Suppose Mrs. C is buying a property for a sum of Rs. 50 lakh in her city and this is a resale unit. She may apply for a home loan of Rs. 40 lakh from the bank since she has saved up Rs. 10 lakh for the down payment (20%) and knows that 80% is what banks or NBFCs usually provide as the home loan amount. However, upon inspection of this resale property, the financial institution comes back and reports that the fair market value stands at only Rs. 40 lakh for the property and not Rs. 50 lakh which is the actual price that Mrs. C is paying for purchasing this property.

Since LTV is 80% for the financial institution in this case, Mrs. C will get the loan of Rs. 32 lakh only from the financial institution. She will have to provide a higher sum of Rs. 18 lakh as the down payment if she agrees to the selling price of Rs. 50 lakh. However, she can also switch to another lender with a higher LTV of 90%. If that happens, then she may get a loan amount up to Rs. 36 lakh if the assessed property value stays the same.

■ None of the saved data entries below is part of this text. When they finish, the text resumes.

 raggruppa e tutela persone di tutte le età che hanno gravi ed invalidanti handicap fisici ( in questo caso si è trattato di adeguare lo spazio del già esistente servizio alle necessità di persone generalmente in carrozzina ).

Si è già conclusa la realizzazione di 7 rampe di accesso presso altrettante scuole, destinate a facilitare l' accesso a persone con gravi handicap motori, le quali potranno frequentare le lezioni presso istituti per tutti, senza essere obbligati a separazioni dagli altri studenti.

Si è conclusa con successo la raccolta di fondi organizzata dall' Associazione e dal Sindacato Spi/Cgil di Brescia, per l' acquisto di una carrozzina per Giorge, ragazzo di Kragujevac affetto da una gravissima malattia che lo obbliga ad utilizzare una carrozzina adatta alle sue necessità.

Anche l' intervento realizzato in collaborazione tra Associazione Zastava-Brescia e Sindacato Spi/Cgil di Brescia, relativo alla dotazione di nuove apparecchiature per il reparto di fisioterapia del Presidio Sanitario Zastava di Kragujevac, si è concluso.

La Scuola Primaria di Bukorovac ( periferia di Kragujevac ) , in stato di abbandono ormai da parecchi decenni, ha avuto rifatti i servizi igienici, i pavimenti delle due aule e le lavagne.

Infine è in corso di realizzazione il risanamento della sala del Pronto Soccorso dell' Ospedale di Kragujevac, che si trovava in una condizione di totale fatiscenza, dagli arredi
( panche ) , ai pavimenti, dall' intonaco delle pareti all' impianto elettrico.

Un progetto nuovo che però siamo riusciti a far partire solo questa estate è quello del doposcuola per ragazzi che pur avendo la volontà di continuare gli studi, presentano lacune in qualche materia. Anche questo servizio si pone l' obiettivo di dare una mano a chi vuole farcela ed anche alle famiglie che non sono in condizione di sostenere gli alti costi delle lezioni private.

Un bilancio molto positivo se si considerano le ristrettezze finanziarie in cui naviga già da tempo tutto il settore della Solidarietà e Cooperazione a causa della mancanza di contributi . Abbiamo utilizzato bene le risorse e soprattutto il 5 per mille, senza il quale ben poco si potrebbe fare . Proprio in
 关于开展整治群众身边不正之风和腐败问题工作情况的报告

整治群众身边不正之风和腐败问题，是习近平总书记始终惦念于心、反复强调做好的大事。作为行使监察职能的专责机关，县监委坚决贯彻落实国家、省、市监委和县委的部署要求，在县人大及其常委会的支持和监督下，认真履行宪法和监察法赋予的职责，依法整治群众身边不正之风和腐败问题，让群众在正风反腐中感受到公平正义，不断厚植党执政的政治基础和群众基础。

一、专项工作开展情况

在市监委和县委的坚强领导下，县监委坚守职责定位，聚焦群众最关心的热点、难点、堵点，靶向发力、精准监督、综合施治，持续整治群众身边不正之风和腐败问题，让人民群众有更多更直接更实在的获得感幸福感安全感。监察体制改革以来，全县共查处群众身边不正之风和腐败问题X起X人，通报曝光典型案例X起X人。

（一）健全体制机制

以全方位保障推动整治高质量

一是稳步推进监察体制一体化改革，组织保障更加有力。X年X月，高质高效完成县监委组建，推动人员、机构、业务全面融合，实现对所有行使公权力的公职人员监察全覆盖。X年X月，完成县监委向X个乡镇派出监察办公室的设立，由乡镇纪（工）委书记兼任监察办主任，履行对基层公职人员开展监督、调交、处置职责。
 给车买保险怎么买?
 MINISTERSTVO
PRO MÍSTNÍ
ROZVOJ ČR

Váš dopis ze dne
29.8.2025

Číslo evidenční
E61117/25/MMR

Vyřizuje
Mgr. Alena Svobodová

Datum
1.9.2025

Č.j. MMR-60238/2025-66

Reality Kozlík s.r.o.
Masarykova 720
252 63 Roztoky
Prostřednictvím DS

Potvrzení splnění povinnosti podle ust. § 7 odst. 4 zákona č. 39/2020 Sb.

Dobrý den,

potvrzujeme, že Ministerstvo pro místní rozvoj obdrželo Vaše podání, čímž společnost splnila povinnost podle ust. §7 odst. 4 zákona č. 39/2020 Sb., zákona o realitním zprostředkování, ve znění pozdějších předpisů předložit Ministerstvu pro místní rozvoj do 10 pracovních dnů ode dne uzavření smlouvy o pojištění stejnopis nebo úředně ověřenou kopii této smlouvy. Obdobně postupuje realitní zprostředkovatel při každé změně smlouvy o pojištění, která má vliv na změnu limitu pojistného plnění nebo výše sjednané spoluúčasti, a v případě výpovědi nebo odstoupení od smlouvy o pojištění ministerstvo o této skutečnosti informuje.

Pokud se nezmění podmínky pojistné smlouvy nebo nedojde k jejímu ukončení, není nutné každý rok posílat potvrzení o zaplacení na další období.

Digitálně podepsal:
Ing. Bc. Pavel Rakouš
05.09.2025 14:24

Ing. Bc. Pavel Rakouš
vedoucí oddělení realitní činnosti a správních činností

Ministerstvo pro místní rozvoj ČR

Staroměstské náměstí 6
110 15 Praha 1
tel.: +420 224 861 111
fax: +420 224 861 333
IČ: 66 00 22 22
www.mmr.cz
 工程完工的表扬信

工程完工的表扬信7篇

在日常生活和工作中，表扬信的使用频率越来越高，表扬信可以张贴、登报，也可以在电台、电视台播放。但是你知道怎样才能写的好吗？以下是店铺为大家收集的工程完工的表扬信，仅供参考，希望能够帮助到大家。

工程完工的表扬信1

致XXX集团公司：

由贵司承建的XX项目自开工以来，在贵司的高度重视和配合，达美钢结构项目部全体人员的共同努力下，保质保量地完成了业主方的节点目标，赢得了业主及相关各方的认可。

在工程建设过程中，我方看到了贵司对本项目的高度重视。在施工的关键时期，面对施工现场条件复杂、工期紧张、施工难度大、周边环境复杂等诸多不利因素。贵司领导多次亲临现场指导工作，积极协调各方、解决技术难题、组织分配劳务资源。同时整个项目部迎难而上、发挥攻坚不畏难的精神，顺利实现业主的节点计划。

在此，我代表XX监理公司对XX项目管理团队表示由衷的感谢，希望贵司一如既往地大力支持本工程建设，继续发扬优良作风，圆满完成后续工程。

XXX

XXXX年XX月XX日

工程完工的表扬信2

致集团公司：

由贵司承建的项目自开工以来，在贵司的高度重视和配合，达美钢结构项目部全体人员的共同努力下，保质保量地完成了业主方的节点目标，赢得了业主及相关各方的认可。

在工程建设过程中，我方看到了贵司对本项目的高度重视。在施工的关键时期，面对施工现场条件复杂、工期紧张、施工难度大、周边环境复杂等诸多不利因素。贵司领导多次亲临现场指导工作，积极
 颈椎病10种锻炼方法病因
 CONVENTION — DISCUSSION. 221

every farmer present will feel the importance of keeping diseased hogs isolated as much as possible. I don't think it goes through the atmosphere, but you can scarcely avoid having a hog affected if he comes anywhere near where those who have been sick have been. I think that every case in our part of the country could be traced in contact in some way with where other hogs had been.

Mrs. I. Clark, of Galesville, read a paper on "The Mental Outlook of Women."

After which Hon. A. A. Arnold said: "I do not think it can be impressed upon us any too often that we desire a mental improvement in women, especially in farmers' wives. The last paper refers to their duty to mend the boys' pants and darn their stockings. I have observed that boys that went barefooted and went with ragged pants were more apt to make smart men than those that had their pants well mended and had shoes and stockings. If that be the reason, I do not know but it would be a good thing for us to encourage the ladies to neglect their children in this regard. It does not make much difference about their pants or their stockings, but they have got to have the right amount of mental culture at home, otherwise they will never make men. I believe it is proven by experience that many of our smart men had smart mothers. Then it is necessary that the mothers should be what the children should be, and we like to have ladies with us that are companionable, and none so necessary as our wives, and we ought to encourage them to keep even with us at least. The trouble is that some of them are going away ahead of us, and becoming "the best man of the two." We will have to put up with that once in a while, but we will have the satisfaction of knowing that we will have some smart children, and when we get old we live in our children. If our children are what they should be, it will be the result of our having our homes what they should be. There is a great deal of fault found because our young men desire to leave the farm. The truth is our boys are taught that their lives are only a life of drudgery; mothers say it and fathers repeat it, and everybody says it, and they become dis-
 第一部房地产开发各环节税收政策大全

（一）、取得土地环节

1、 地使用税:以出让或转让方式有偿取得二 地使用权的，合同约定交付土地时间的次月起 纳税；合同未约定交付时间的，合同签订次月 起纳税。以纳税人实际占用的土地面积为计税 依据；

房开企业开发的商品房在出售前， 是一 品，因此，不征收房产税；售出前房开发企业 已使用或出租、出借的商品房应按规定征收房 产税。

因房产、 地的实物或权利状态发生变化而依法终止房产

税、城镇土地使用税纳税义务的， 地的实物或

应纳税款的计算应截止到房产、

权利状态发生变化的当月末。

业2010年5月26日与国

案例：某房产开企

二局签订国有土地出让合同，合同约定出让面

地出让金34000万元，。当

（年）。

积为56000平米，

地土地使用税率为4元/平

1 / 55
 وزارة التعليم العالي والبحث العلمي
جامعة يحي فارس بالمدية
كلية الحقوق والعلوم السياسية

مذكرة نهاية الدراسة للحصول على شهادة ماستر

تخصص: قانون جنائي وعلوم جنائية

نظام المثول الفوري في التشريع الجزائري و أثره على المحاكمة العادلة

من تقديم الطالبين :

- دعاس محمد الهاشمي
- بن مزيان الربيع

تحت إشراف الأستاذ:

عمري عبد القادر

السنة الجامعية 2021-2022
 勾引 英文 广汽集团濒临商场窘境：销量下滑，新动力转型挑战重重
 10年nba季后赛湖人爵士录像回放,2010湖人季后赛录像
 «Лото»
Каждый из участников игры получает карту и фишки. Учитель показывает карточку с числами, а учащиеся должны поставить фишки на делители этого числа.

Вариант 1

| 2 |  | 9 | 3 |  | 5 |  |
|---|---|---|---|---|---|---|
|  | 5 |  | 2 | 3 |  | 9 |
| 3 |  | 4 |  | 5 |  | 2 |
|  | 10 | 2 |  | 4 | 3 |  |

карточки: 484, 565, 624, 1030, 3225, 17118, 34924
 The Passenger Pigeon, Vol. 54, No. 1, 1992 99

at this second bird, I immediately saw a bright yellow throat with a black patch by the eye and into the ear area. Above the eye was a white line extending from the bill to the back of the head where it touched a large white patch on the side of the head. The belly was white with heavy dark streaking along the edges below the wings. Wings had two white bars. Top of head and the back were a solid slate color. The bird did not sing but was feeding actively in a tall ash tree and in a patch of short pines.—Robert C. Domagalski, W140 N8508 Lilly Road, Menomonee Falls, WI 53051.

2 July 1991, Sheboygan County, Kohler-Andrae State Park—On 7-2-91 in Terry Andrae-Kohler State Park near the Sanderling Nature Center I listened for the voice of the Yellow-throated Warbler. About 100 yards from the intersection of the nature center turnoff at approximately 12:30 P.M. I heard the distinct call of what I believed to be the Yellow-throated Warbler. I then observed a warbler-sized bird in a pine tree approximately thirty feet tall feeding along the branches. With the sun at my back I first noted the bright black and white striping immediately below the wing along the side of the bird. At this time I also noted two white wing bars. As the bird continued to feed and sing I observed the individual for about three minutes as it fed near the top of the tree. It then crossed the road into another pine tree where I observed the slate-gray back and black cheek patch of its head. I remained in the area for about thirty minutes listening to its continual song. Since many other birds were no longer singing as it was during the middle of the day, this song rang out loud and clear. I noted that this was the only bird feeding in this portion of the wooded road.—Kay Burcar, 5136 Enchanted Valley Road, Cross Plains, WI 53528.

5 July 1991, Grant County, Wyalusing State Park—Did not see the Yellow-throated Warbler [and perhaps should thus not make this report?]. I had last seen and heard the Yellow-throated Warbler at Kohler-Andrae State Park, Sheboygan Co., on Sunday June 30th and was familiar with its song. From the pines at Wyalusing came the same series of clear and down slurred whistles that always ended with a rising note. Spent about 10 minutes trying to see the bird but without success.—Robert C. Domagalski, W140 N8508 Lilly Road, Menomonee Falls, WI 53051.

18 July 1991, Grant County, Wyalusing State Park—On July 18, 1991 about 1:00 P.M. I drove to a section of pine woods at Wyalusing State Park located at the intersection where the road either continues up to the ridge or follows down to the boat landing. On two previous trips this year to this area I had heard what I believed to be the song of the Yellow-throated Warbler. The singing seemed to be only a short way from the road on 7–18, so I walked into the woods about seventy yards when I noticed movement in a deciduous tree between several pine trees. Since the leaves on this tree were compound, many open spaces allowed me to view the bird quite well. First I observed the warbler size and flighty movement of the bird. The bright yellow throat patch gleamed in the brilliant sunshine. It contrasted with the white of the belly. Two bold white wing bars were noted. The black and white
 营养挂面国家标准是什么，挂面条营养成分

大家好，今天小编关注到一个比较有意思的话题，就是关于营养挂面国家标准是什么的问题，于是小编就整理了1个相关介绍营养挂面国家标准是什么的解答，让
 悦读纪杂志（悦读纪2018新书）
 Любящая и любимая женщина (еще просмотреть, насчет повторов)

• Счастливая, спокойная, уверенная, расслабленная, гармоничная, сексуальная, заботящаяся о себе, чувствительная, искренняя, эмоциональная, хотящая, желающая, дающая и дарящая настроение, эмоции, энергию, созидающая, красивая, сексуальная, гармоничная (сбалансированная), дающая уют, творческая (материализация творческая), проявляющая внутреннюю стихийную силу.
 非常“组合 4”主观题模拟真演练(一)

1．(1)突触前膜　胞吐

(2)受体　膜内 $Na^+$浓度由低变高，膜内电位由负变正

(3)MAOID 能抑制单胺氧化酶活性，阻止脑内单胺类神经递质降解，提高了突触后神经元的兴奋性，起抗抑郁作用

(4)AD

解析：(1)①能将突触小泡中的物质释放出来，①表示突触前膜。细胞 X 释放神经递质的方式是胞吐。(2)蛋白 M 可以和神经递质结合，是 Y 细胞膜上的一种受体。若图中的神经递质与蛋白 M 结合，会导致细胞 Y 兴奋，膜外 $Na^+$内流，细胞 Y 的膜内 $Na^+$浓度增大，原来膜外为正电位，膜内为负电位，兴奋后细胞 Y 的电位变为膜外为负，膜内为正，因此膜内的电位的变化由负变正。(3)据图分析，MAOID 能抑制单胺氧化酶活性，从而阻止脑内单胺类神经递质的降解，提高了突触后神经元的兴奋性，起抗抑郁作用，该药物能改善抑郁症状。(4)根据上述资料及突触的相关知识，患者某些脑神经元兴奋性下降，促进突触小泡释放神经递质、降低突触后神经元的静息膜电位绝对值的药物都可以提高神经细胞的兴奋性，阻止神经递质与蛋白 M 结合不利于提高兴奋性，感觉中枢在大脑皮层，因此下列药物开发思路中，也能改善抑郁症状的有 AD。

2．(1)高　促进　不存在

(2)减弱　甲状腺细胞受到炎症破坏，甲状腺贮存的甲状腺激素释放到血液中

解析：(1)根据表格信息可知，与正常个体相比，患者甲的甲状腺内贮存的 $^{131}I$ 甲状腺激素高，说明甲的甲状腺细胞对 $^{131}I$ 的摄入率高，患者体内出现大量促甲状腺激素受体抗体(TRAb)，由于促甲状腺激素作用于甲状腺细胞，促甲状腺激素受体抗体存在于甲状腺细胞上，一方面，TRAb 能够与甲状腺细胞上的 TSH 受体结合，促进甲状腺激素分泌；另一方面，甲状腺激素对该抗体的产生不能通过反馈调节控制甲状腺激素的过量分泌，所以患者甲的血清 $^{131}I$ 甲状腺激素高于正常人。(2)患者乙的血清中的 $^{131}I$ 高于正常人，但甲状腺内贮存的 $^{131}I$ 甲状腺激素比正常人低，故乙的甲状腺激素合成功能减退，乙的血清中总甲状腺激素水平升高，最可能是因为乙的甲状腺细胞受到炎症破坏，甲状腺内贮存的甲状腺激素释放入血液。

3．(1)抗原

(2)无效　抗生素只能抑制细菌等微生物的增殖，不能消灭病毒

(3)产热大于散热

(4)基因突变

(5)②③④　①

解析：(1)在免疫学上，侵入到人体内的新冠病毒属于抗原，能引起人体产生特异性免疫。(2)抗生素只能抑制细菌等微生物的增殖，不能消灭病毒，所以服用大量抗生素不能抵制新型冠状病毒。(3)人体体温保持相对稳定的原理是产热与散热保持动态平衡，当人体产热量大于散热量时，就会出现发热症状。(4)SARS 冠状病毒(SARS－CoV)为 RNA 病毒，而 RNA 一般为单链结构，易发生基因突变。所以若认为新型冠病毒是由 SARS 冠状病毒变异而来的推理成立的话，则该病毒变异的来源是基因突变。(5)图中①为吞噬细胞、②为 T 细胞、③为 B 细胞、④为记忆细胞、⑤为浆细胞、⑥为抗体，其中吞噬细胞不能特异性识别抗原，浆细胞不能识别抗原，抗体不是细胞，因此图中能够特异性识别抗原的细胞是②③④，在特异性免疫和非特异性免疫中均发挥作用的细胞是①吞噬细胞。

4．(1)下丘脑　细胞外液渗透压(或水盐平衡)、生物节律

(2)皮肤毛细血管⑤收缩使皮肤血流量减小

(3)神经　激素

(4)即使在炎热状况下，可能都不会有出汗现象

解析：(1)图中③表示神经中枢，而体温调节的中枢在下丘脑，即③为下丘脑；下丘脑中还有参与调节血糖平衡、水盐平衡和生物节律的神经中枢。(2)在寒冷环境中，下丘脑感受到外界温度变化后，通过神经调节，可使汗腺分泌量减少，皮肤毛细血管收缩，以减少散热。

The Relationship Between Home Loan Eligibility and LTV

The LTV ratio is kept at a lower level by financial institutions for safeguarding themselves against any possible defaults. Buyers investing lesser money into a property will have a higher likelihood of defaulting on paper. Financial institutions are more amenable towards lending money to those borrowers who have considerable savings and the ability to make a larger down payment. The RBI (Reserve Bank of India) has also spelled out its guidelines, stating that the LTV ratio can be 90% for properties which are worth lower than Rs. 30 lakh.

This has been tailored to encourage affordable housing in India. LTV is also higher at financial institutions for staff members of banks along with those home buyers who are buying property in any project where the bank is a partner as well. LTV may be roughly 80% for loan amounts between Rs. 30-75 lakh while it is usually 75% for loans higher than Rs. 75 lakh.

In case of loans between Rs 30 lakhs and Rs 75 lakhs, the LTV ratio can go up to 80%. For loans above Rs 75 lakhs, the required LTV ratio is 75%.

Some Other Things That You Should Remember

  • LTV ratio is a crucial parameter for analyzing the borrower’s risk profile.
  • The higher this ratio, the higher will be your interest rate owing to perceptions of greater risks. The lower your LTV, the lower will be your interest rate and monthly EMI as a result.
  • A higher LTV ratio also means paying for home loan insurance. This cost may be roughly 0.5-1% of the total amount annually.
  • This will naturally increase the monthly EMIs payable.
  • LTV ratio is used by lenders for final approval of the home loan and risk evaluation.
  • The property value may steadily appreciate over a period of time. Hence, you can take options for refinancing your loan from another lender at a lower rate of interest or to get a top-up on the original loan. Whenever you go for refinancing, the LTV ratio plays a crucial role. LTV of 80% or less will help you get better terms and conditions along with lower rates of interest during refinancing or balance transfer.
  • The higher your LTV, the lesser your equity in the home and vice versa.

Hence, the thumb rule for any borrower is to try and pay 20% of the value of the property at least as the down payment. This will keep the LTV ratio at a healthy level, giving you better interest rates and other terms and conditions. Save up for a bigger down payment or buy an affordably priced property in order to keep the LTV ratio at a lower threshold.